==== Provided material

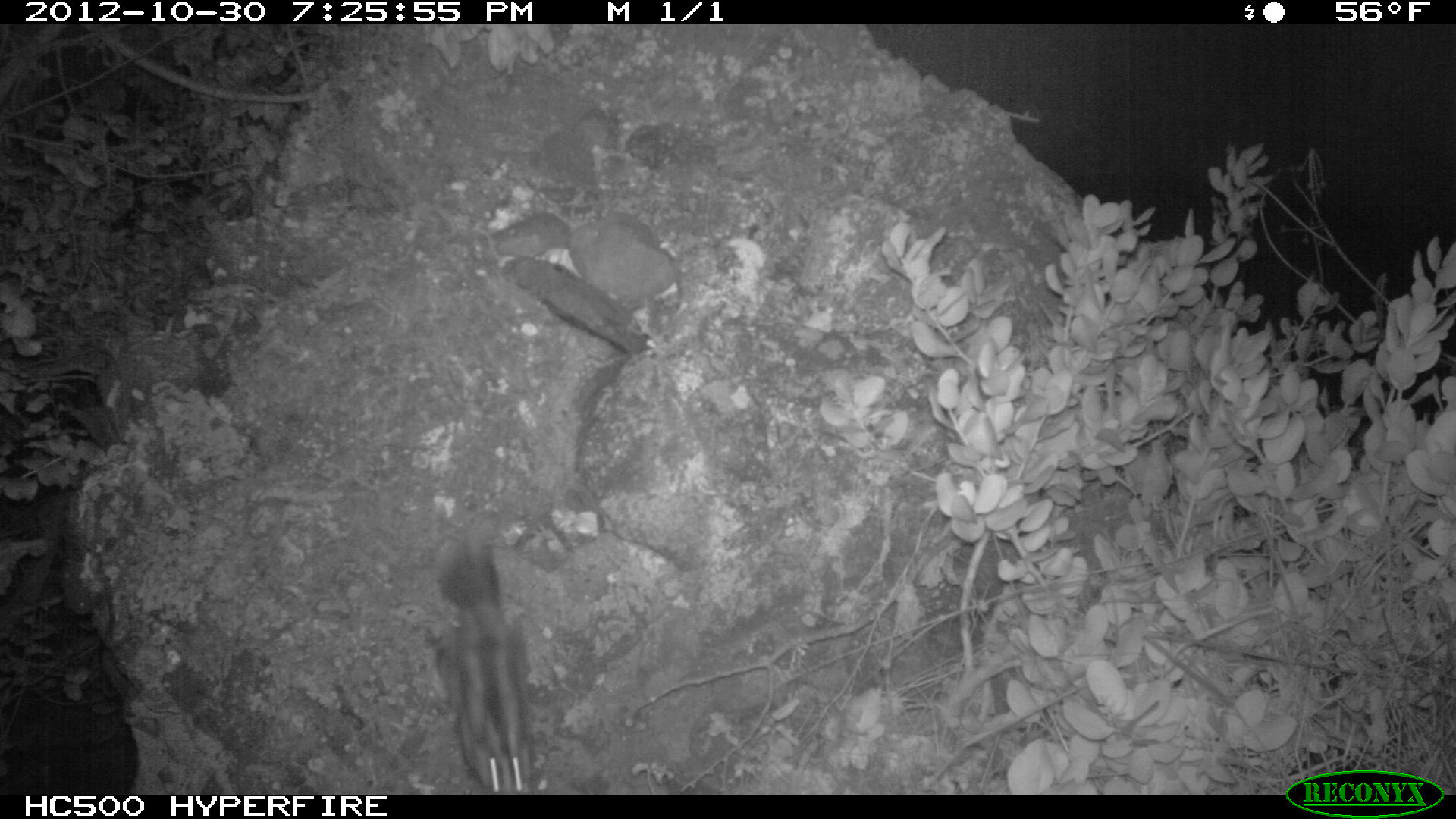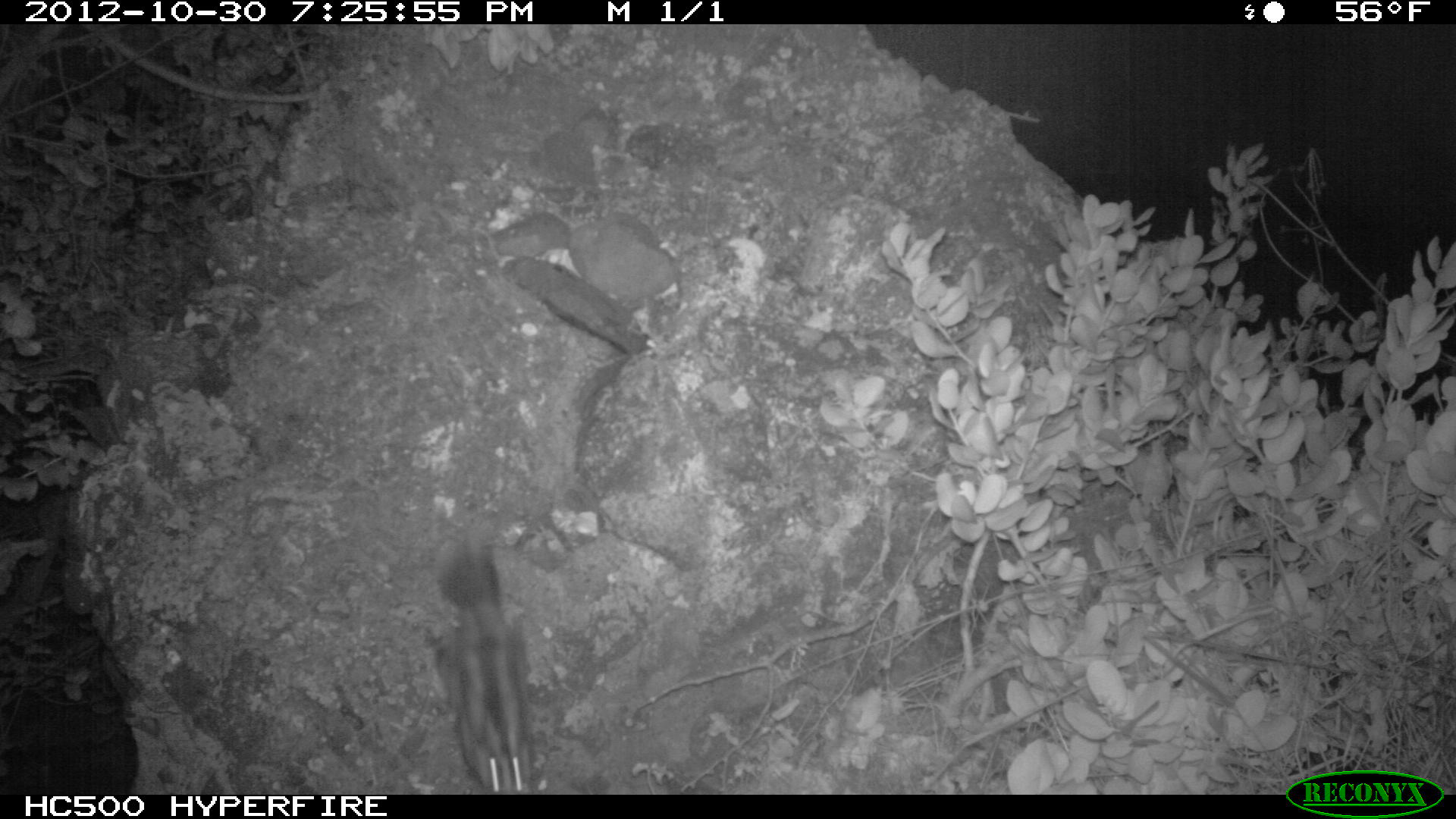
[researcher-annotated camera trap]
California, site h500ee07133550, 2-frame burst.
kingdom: Animalia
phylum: Chordata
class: Mammalia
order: Carnivora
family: Mephitidae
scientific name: Mephitidae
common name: skunk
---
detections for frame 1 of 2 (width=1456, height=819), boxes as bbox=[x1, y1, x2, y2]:
skunk: bbox=[435, 548, 535, 795]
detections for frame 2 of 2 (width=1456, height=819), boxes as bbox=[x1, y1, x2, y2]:
skunk: bbox=[435, 527, 532, 793]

========

Requirement
From the line that contains "kingdom: Animalia" through the final line of the entries above, every line must be reproduced exactly and nothing more.

Worked solution
kingdom: Animalia
phylum: Chordata
class: Mammalia
order: Carnivora
family: Mephitidae
scientific name: Mephitidae
common name: skunk
---
detections for frame 1 of 2 (width=1456, height=819), boxes as bbox=[x1, y1, x2, y2]:
skunk: bbox=[435, 548, 535, 795]
detections for frame 2 of 2 (width=1456, height=819), boxes as bbox=[x1, y1, x2, y2]:
skunk: bbox=[435, 527, 532, 793]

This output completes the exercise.